### Extrait fourni
»»

Il nous reste encore une chose à faire avant de pouvoir communier, c’est-à-dire manger le pain qui fait de nous un seul Corps : nous reconnaître frères les uns des autres. Nous disons donc tous ensemble la prière du Notre Père, qui en proclamant Dieu Père de tous fait de tous des frères. Cette fraternité se manifeste dans le geste de paix, où chacun communique à ses voisins la paix qui vient du Christ, notre frère. Le prêtre partage alors le pain et invite les fidèles : heureux les invités au festin des noces de l’Agneau !
Alors, et alors seulement, nous pouvons nous avancer pour recevoir le Pain de vie. Certains ne communient pas, parce qu’ils estiment qu’ils n’en ont pas le droit. Mais l’eucharistie n’est pas un droit, et encore moins un dû : c’est un don ! Personne ne « mérite » un tel don, et personne ne peut dire qu’un autre ne le mérite pas. Il ne s’agit pas de droit ni de mérite, mais d’une disposition du cœur qui nous permet d’accueillir le don et de le laisser agir en nous. Il n’y a rien de nouveau là dedans, Saint Paul le disait lui-même en son temps : Celui qui aura mangé le pain ou bu la coupe du Seigneur d’une manière indigne devra répondre du corps et du sang du Seigneur. On doit donc s’examiner soi-même avant de manger de ce pain et de boire à cette coupe. Celui qui mange et qui boit, mange et boit son propre jugement s’il ne discerne pas le corps du Seigneur. (1 Co, 27-29). Le moins qu’on puisse dire, c’est qu’il n’y va pas avec le dos de la cuillère !

««

### Énoncé 1
Recopiez à l'identique le passage du texte sur la communion allant de "Il nous reste" jusqu'à "noces de l’Agneau !" inclus.
### Énoncé 2
D'après le texte sur la communion, quelle prière les fidèles disent-ils tous ensemble avant de communier ?
### Énoncé 3
Poursuivez la rédaction du texte sur la communion en enchaînant après sa dernière phrase.

### Extraits de données de régions étiquetées
»»

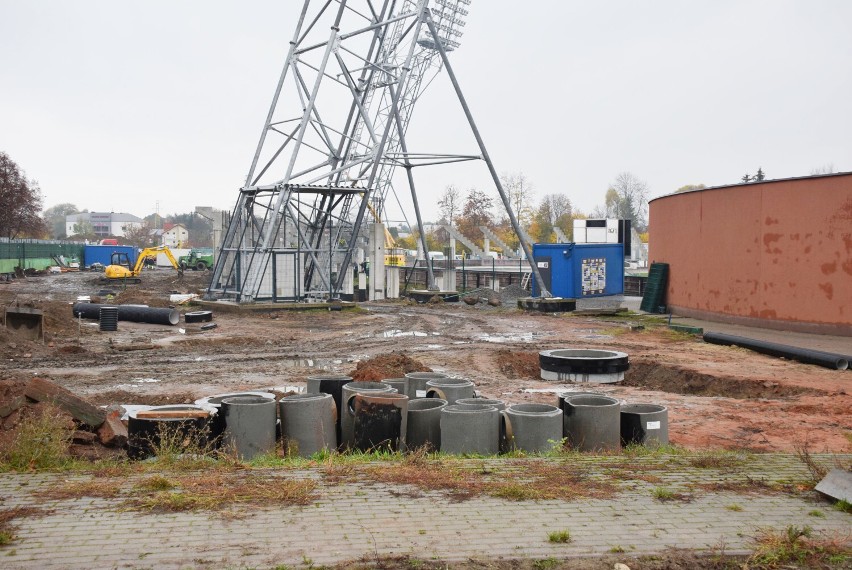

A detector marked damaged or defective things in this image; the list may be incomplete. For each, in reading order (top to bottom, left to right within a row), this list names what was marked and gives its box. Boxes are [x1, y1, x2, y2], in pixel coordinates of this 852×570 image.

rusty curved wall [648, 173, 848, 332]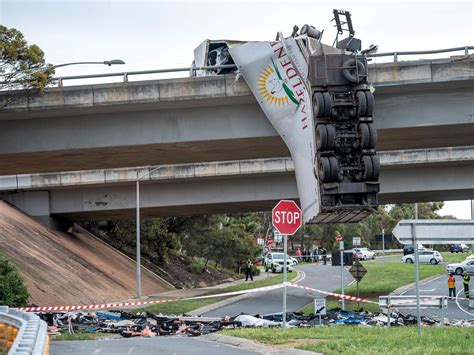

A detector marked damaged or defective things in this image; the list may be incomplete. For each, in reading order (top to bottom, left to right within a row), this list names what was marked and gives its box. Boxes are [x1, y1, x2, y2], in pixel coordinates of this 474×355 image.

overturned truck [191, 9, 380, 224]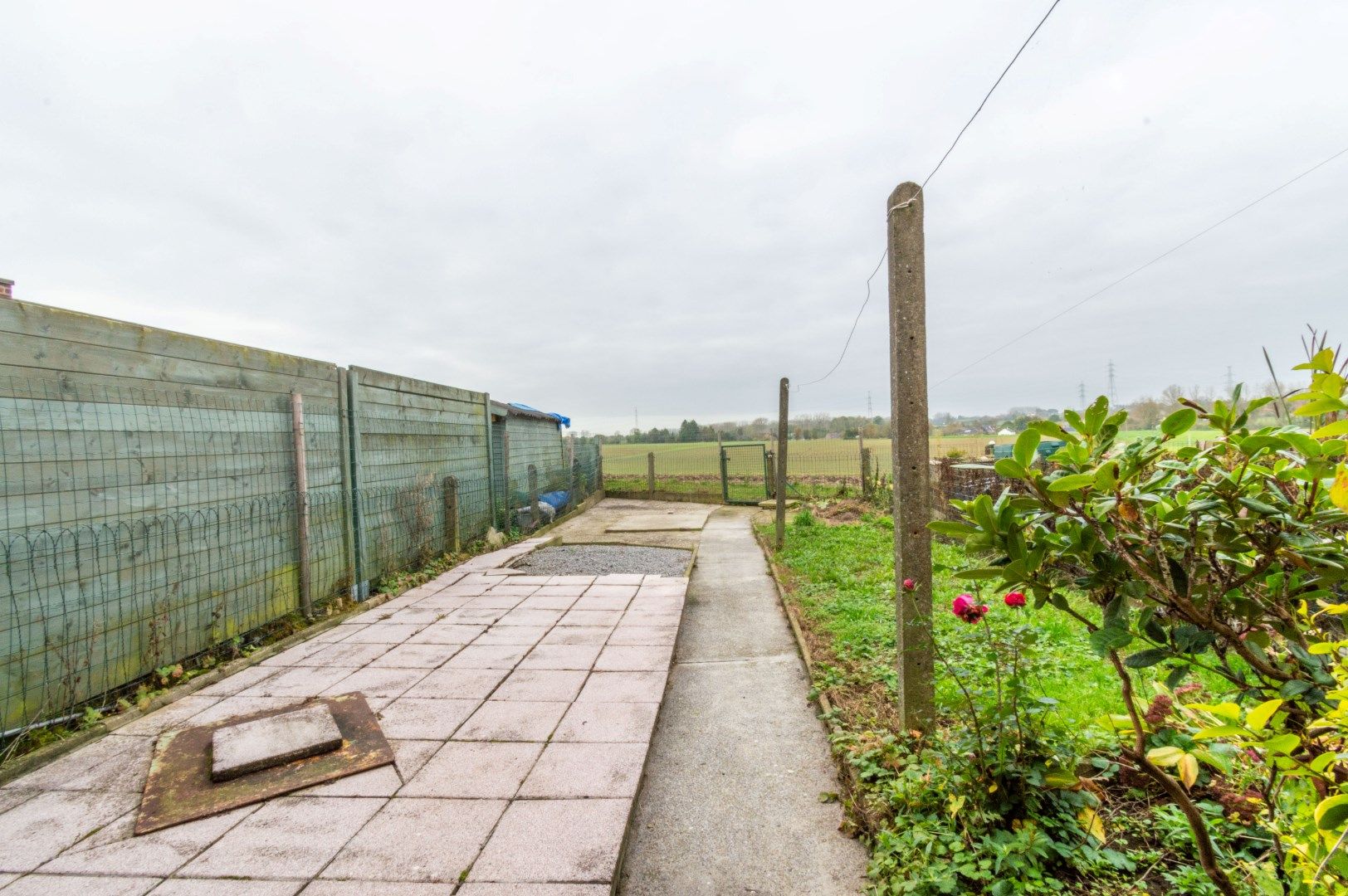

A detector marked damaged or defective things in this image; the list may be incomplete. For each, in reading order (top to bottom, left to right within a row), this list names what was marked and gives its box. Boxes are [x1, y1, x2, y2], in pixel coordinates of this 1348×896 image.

««

### Réponse 1
Il nous reste encore une chose à faire avant de pouvoir communier, c’est-à-dire manger le pain qui fait de nous un seul Corps : nous reconnaître frères les uns des autres. Nous disons donc tous ensemble la prière du Notre Père, qui en proclamant Dieu Père de tous fait de tous des frères. Cette fraternité se manifeste dans le geste de paix, où chacun communique à ses voisins la paix qui vient du Christ, notre frère. Le prêtre partage alors le pain et invite les fidèles : heureux les invités au festin des noces de l’Agneau !

### Réponse 2
La prière du Notre Père.

### Réponse 3
Accueillir la grâce suppose de ne pas se bousculer au moment de la communion, ni après. Un temps de recueillement est nécessaire, en général en silence (ou sur fond musical) ; mais un chant adapté peut aussi être un moyen de prendre conscience de ce qui vient de se passer.

L’envoi
Il est temps de se quitter ; le prêtre rassemble une dernière fois la prière de tous, puis bénit l’assemblée et l’envoie partager et répandre la Bonne Nouvelle qu’elle vient de célébrer. La formule latine, très ancienne, est Ite, missa est, qu’on traduit habituellement par Allez, la messe est dite, mais qui signifie plutôt Allez, c’est la mission !

Commence alors une autre messe, celle de notre vie : Je vous exhorte, frères, par la tendresse de Dieu, à lui présenter votre corps et votre personne tout entière, en sacrifice vivant, saint, capable de plaire à Dieu : c’est là, pour vous, la juste manière de lui rendre un culte. (Ro 12, 1)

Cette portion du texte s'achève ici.